Shortly after the amendment became effective, Kia informed Glassman that it intended to establish a new dealer in Troy, Michigan, about seven miles from Glassman. Glassman protested the lack of written notice from Kia, and Kia filed an action for a declaratory judgment that the 2010 amendment did not require it to give notice to Glassman.

The district court granted summary judgment to Kia, concluding that the amendment did not operate retroactively to require Kia to give notice. Glassman appealed.

Contract Argument

On appeal, Glassman contended that the parties had intended to incorporate changes to the law, such as the 2010 amendment, by including the “as permitted by applicable law” language. The appeals court initially noted that the language might not apply to this case, since the language limited Kia’s ability to establish new dealers within Glassman’s “Area of Primary Responsibility,” a term distinct from the “relevant market area” term in the Act. Kia had stated that the new dealer would not be established within Glassman’s “Area of Primary Responsibility.”

Even if it did apply, however, the court observed that changes to the law are generally not incorporated into an agreement unless the language of the agreement clearly indicates the intent of the parties to include such changes. Since “as permitted by applicable law” could refer to the provision of the Act in effect when the contract was signed as easily as it could refer to the current provision, the language did not clearly indicate the intent of the parties to incorporate changes in the law.

Glassman also argued that the 2010 amendment should apply, since other provisions in the agreement required Glassman to comply with applicable consumer-protection, safety, and emission-control laws, and since Kia agreed that those provisions required Glassman to comply with current laws as well as those in effect when the agreement was signed. However, the court of appeals observed that those provisions referred to Glassman’s responsibilities to the general public, and did not “significantly change the parties’ bargain.” Since the dealer establishment provision “directly concern[ed] the relationship between Kia and Glassman,” it differed fundamentally from the other provisions, in the court’s view.

Statutory Argument

Having determined that the agreement did not include the 2010 amendment, the court proceeded to address whether the Michigan legislature intended the 2010 amendment to apply retroactively. The court noted that Michigan statutes are generally presumed to operate only prospectively “unless the contrary intent is clearly manifested.” However, procedural statutes that “neither create new rights nor destroy, enlarge, or diminish existing rights are generally held to operate retrospectively unless a contrary legislative intent is manifested.”

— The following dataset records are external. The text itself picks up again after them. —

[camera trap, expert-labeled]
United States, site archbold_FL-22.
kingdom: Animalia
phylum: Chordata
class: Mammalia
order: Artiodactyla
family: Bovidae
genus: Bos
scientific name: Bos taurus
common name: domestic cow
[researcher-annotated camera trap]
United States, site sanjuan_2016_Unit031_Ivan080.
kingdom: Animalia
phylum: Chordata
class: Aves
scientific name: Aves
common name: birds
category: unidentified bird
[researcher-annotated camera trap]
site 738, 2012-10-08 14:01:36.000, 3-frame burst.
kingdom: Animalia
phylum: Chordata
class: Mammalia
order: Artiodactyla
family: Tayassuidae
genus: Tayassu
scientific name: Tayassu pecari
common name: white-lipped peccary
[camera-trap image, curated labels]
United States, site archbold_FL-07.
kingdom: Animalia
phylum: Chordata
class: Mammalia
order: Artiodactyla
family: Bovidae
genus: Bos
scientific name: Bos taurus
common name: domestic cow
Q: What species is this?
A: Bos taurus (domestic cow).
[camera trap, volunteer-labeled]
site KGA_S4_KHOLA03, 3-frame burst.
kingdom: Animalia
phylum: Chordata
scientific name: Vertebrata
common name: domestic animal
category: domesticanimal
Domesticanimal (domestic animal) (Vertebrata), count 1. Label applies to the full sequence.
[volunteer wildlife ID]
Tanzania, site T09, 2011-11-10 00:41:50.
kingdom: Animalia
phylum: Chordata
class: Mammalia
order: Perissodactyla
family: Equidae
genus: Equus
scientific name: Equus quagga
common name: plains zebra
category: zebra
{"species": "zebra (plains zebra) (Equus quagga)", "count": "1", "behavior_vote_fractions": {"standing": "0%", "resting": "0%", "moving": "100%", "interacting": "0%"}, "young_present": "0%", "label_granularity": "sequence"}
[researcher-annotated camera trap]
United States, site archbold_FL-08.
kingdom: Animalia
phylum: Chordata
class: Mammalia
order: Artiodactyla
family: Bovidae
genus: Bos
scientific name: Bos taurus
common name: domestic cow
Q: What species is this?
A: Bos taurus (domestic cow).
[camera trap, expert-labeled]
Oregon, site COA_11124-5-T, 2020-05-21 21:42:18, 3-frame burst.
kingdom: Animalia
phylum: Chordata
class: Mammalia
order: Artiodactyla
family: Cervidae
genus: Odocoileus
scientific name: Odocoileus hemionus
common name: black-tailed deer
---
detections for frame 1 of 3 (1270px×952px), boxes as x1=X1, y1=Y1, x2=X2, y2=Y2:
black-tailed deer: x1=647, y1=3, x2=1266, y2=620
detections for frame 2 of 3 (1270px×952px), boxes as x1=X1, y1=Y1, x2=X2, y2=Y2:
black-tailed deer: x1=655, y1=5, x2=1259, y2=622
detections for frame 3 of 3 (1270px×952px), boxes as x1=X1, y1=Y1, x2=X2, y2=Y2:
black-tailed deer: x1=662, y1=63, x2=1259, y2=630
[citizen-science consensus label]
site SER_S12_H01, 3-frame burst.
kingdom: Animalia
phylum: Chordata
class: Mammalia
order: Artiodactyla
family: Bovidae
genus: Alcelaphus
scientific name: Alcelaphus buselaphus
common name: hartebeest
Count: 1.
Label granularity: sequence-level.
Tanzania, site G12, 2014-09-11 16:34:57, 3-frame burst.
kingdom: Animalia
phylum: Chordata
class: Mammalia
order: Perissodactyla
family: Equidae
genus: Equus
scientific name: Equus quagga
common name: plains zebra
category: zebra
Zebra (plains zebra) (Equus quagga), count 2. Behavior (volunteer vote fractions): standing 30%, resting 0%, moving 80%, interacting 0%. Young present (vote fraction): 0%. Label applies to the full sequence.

Since the legislature had not manifested a clear intent for the amendment to apply retrospectively, the only issue was whether the amendment was substantive or procedural. Glassman had argued that the amendment was procedural “because it constituted a minor change to the definition of relevant market area,” and did not “create new substantive rights.” However, the court concluded that the amendment, by requiring Kia to provide notice if it established a dealer more than six miles from an existing dealer, did impose a new duty on Kia, and “provide[d] a new substantive right that did not previously exist.”

The court also rejected an argument that, since Kia was intending to establish a new dealer after the 2010 amendment, the amendment would not have to be applied retrospectively, finding that the amendment would “affect[] Kia’s rights under a contract that predates the amendment.”

In addition, the court noted that its decision would permit it to avoid the constitutional question whether applying the 2010 amendment retroactively would violate the Contracts Clauses of the United States and Michigan Constitutions. The court therefore concluded that the 2010 amendment should not be applied retroactively to the agreement, and affirmed the district court’s grant of judgment on the pleadings to Kia.